** Reading text **
I bought a hot dog and asked for a souvenir glass of pop. The guy at the concession stand didn't really understand my order and tried instead to give me a souvenir beer stein filled with Diet Pepsi. He asked someone else how much that should cost, only to find out it was impossible to get pop in a beer glass. What I actually wanted was what they simply call a large soda, which automatically comes in a Huntsville Stars souvenir cup. That cost $3, which makes it one of the cheaper concessions in professional baseball.
Brad's girlfriend ... was in Huntsville for a week-long visit, and she invited me to join her for the game. I felt a bit out of place joining her and the other wives and girlfriends, but it provided an interesting perspective on the game. ... The girls mostly spent the game talking about "girl things", in particular the lack of good shopping opportunities in northern Alabama. ...
It turned out Brad did not play at all in this game, which ended up being a frankly boring pitcher's dual. While I do like baseball, I must confess that it's much more interesting when I actually know the people who are playing. Most of the people Brad started out with are no longer playing professionally (something that makes Brad stand out, even when he is having a bad season), and I didn't recognize a single name among tonight's starters. The game did go fairly quickly, and the Stars ended up with a win-something very rare for them this season.

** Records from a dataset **
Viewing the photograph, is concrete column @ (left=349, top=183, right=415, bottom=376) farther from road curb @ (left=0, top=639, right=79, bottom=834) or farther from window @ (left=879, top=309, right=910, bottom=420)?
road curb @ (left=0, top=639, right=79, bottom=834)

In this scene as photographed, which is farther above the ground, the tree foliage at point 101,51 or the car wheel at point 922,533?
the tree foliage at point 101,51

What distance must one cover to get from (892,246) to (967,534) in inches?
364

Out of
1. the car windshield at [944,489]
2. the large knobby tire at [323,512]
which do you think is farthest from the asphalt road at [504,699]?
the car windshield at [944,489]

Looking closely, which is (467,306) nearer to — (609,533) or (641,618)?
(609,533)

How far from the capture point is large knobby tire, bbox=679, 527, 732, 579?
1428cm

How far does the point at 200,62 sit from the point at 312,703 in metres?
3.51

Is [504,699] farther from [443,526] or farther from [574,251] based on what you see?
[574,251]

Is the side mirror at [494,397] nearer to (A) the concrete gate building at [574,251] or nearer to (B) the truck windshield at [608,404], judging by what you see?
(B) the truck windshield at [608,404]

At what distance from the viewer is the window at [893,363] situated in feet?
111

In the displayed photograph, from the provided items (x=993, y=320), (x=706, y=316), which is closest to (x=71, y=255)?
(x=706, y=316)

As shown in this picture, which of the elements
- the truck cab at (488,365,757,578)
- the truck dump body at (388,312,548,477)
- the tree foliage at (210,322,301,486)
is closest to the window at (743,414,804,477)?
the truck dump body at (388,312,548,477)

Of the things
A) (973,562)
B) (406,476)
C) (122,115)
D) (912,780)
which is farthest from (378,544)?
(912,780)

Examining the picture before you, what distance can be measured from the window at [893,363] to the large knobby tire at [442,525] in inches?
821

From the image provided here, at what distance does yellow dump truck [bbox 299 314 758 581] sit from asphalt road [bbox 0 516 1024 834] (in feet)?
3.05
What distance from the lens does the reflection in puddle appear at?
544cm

** Aim **
Copy the passage about the Huntsville Stars game between "I bought a hot" and "in professional baseball.", inclusive.

** Task answer **
I bought a hot dog and asked for a souvenir glass of pop. The guy at the concession stand didn't really understand my order and tried instead to give me a souvenir beer stein filled with Diet Pepsi. He asked someone else how much that should cost, only to find out it was impossible to get pop in a beer glass. What I actually wanted was what they simply call a large soda, which automatically comes in a Huntsville Stars souvenir cup. That cost $3, which makes it one of the cheaper concessions in professional baseball.